-------- LISTED ENTRIES
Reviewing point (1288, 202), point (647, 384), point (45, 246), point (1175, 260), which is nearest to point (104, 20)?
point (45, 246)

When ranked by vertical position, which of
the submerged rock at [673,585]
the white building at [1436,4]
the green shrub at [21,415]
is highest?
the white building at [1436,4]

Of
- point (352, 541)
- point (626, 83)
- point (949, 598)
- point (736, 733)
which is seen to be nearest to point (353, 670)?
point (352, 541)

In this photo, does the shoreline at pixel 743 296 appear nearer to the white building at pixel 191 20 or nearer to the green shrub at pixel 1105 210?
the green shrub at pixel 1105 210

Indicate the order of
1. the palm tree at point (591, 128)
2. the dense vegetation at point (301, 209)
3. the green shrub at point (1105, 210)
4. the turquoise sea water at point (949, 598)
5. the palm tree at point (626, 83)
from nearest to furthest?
----------------
TASK OBJECTIVE - Copy all of the rows above word for word, changing nothing.

THE RESULT -
Reviewing point (1288, 202), point (647, 384), point (45, 246), point (1175, 260), which is nearest to point (104, 20)?
point (45, 246)

When ranked by vertical position, which of
the submerged rock at [673,585]
the white building at [1436,4]
the green shrub at [21,415]
is highest?
the white building at [1436,4]

Of
- point (352, 541)
- point (626, 83)
- point (949, 598)
- point (736, 733)
which is seen to be nearest to point (353, 670)?
point (352, 541)

In this photo, does the shoreline at pixel 743 296 appear nearer to the white building at pixel 191 20 or nearer to the green shrub at pixel 1105 210?
the green shrub at pixel 1105 210

Indicate the order of
1. the palm tree at point (591, 128)
2. the dense vegetation at point (301, 209)
3. the green shrub at point (1105, 210)
4. the turquoise sea water at point (949, 598)
5. the palm tree at point (626, 83)
from nearest to furthest?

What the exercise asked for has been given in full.